Y esto es a lo que en Catalunya algunos sectores políticos, intelectuales y mediáticos conceden poca, y a veces muy poca, importancia. Y es lo que critico.

Dentro del actual y confuso batiburrillo semántico que confunde el pluralismo, la interculturalidad, el multiculturalismo, el mestizaje, etcétera… a la opción –aunque sea por simple dimisión– de diluir la propia cultura en un conglomerado de fragmentos de otras culturas, ¿cómo hay que llamarla?

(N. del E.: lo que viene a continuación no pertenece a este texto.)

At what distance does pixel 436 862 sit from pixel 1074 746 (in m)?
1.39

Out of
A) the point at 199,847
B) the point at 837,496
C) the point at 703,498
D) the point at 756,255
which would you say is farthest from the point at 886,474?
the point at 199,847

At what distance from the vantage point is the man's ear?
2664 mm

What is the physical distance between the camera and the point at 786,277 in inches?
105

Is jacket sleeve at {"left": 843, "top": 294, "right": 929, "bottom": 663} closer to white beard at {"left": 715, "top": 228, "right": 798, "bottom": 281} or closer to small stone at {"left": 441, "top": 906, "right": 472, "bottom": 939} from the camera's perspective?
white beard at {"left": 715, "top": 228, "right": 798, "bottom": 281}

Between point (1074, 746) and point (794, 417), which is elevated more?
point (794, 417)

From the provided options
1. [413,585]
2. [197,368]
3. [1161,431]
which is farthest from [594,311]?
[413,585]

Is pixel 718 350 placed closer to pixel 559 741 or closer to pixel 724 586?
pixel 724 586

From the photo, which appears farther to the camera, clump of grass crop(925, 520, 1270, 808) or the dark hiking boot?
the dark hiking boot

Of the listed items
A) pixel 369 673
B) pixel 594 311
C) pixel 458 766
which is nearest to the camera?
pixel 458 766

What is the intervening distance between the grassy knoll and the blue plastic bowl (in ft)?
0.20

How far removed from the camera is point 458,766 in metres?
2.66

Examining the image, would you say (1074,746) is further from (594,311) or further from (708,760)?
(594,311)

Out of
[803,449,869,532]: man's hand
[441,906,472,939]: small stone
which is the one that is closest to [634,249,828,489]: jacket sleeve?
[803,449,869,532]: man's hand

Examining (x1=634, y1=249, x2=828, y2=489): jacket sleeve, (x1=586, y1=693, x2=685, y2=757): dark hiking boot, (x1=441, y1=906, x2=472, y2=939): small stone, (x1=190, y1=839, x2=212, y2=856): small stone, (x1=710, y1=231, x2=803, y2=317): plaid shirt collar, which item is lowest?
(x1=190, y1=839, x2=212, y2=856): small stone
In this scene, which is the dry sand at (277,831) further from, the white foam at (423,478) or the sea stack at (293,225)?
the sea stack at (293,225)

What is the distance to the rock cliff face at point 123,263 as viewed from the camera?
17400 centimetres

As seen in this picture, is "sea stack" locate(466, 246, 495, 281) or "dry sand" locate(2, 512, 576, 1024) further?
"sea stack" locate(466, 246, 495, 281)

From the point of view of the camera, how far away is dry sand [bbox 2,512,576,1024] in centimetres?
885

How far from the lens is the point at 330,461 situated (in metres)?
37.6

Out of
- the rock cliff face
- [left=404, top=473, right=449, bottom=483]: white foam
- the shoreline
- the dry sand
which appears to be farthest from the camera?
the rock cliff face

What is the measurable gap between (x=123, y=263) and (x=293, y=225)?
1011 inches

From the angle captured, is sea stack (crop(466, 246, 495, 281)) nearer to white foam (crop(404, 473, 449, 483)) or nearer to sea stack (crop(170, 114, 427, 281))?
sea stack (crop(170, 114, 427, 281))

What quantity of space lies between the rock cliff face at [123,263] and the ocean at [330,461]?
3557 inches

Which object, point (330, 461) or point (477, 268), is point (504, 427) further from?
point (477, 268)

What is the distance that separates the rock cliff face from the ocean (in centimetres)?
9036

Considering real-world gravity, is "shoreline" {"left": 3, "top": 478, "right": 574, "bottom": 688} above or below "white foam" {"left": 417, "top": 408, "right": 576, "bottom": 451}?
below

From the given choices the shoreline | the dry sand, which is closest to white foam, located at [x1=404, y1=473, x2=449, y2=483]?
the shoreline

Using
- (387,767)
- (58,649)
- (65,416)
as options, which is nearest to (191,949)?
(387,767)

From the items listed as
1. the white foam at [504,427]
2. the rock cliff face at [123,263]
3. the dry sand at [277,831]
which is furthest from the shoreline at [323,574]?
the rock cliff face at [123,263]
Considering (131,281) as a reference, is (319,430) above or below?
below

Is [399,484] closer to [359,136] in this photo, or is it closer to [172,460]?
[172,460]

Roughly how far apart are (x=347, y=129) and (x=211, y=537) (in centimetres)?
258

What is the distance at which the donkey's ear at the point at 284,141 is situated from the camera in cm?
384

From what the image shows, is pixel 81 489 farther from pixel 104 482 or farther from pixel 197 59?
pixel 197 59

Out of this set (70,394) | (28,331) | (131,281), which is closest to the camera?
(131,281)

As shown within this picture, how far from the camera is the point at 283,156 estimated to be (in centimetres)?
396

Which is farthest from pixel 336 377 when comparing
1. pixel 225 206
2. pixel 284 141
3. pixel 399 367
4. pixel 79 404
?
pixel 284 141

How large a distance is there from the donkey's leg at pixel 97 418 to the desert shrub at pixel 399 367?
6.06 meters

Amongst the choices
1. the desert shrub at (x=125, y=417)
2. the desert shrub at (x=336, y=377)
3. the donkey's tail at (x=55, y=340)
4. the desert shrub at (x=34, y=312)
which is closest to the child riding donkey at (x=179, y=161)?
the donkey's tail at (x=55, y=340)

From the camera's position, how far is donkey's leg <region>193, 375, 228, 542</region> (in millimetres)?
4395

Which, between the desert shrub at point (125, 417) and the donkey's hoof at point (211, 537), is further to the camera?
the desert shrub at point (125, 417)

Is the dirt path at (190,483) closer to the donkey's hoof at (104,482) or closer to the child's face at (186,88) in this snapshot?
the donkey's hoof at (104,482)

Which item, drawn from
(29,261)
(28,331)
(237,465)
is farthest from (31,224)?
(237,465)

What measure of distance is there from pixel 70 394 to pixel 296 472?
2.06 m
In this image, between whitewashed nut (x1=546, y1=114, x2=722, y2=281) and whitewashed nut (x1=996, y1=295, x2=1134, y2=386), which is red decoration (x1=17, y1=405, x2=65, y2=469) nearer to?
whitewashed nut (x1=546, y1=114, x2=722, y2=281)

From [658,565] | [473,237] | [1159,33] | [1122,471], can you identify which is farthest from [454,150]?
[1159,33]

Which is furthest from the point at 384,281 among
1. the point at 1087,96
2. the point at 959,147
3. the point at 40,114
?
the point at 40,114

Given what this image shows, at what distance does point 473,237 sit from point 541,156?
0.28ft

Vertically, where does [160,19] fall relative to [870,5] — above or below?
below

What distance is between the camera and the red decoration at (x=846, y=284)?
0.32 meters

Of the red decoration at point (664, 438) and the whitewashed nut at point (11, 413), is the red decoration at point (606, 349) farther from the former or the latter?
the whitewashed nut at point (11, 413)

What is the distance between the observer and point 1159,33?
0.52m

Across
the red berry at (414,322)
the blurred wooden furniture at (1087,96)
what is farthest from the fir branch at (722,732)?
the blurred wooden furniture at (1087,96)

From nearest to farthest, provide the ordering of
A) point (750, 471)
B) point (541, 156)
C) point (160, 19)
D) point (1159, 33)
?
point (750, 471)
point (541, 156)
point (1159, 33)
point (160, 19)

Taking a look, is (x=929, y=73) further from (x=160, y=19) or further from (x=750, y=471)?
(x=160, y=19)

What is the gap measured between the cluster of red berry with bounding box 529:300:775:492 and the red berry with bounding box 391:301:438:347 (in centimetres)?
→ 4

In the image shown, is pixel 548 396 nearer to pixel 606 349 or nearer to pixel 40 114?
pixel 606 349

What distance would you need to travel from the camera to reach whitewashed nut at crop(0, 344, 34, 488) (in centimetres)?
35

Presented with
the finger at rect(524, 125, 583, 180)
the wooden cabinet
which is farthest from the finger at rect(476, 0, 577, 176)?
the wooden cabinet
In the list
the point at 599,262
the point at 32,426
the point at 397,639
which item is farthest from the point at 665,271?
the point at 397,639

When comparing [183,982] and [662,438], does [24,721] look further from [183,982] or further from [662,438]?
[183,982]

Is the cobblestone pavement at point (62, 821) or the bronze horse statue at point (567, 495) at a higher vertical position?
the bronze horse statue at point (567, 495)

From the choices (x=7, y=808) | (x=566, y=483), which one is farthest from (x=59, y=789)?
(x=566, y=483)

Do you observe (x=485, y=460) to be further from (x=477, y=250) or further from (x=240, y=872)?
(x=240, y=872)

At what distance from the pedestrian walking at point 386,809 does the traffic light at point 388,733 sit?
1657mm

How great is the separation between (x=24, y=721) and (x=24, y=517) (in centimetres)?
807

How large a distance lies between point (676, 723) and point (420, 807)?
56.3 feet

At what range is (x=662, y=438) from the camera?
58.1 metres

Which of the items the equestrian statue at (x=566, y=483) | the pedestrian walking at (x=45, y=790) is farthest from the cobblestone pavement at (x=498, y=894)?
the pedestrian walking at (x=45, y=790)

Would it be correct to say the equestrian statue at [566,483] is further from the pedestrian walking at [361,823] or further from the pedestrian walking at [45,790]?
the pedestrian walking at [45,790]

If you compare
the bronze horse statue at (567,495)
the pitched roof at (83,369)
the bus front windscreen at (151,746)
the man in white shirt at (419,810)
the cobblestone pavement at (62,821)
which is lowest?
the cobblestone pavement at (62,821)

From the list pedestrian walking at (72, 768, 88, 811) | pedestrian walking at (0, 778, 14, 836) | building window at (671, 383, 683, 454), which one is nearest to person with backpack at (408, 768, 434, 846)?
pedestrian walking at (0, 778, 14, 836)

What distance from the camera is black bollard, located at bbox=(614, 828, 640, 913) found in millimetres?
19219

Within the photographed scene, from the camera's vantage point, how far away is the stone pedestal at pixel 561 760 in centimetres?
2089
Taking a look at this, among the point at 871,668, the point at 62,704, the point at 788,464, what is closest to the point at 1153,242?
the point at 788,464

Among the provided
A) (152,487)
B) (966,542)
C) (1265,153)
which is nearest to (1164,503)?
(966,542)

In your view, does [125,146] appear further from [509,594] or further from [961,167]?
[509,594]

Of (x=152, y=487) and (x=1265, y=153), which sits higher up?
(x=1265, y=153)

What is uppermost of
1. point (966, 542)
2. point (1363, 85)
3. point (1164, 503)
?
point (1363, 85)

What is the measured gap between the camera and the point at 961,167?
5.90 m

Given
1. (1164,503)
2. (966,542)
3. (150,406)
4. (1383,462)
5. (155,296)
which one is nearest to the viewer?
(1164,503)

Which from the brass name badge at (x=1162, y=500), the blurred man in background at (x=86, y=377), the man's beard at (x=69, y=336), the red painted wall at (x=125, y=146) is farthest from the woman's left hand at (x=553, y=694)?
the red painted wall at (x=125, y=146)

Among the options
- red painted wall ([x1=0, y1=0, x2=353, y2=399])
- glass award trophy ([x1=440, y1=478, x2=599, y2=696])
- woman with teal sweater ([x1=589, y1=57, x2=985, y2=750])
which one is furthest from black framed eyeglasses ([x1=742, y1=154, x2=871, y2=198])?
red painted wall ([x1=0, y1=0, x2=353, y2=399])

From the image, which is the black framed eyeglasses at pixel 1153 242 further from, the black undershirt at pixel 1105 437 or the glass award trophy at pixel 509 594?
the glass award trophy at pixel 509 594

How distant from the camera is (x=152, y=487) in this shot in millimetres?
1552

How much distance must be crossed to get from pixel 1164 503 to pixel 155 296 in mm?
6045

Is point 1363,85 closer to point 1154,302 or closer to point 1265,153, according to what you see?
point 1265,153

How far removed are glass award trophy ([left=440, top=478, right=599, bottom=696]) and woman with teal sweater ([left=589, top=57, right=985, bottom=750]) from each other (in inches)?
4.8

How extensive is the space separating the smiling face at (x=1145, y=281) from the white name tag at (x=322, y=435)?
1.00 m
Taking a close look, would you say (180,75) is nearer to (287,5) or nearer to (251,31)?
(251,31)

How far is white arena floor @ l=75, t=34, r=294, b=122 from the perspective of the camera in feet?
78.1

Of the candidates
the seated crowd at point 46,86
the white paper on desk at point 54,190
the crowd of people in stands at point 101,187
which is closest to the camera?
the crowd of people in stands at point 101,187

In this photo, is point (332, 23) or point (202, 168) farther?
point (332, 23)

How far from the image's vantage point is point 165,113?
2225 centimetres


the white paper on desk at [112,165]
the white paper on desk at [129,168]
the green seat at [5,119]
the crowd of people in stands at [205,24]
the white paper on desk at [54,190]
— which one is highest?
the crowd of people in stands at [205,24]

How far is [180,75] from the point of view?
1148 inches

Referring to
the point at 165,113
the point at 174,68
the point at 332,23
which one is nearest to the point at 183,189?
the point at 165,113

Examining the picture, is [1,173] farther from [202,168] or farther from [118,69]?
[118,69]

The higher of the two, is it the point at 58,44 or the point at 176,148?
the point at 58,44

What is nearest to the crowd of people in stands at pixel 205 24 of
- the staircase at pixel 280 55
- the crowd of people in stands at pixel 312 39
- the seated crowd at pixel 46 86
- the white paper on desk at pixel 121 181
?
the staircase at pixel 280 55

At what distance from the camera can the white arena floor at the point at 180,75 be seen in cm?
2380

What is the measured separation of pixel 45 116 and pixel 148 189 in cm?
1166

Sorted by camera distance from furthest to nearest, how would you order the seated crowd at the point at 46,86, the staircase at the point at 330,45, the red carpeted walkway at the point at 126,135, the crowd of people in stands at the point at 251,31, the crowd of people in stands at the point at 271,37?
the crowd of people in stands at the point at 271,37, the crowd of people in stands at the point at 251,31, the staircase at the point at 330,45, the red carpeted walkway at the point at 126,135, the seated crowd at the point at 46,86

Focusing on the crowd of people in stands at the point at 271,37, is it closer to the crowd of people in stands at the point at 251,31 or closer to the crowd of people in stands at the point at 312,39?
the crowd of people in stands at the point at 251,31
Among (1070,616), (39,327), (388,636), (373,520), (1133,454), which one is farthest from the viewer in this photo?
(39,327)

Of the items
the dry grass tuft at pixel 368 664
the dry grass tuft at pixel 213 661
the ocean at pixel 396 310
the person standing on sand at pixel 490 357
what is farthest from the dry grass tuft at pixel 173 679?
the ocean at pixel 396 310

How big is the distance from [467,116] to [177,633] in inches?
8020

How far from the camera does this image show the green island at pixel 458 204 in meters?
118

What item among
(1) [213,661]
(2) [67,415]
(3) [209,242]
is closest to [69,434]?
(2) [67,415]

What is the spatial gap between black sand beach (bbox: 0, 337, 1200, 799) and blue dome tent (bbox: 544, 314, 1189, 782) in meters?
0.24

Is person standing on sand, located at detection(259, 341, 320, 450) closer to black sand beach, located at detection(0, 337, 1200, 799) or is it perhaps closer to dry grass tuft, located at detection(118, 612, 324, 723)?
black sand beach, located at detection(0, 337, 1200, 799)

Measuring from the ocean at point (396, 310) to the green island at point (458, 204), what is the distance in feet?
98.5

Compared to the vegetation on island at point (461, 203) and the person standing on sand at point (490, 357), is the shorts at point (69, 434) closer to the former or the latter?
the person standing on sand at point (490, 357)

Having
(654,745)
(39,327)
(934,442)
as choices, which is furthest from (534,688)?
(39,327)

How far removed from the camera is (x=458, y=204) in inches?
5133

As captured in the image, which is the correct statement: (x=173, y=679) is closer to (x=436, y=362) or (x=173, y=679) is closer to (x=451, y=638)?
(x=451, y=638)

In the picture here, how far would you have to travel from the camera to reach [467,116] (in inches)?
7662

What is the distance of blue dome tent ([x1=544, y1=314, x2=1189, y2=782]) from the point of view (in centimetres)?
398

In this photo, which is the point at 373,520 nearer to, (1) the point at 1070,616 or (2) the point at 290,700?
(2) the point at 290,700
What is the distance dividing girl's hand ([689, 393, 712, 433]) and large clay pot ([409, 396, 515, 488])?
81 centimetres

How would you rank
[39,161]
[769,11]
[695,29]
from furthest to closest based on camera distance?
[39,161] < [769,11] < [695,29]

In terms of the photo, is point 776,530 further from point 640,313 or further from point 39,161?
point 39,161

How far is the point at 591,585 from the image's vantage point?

Para terminar me permito contar una anécdota. Hace dos o tres años en mi calidad de presidente estaba entregando los despachos de una promoción de Mossos d’Esquadra. A mi lado también los repartía la actual consellera de Interior a la sazón alcaldesa de Mollet. A media ceremonia comentamos que un muy elevado porcentaje de los nuevos policías procedían manifiestamente de la inmigración de los años cincuenta, sesenta y setenta. Se notaba por los apellidos, no por el perfecto catalán que hablaban. Y dijimos, ella y yo: “Éste ha sido el éxito de Catalunya”, y añadimos: “Dentro de unos años seguramente habrá más de un Said”. Y también esto será un éxito de Catalunya si se nota por el nombre y algo por el color, pero no por la lengua y si es manifiesta su asunción de nuestras instituciones y de nuestros valores republicanos.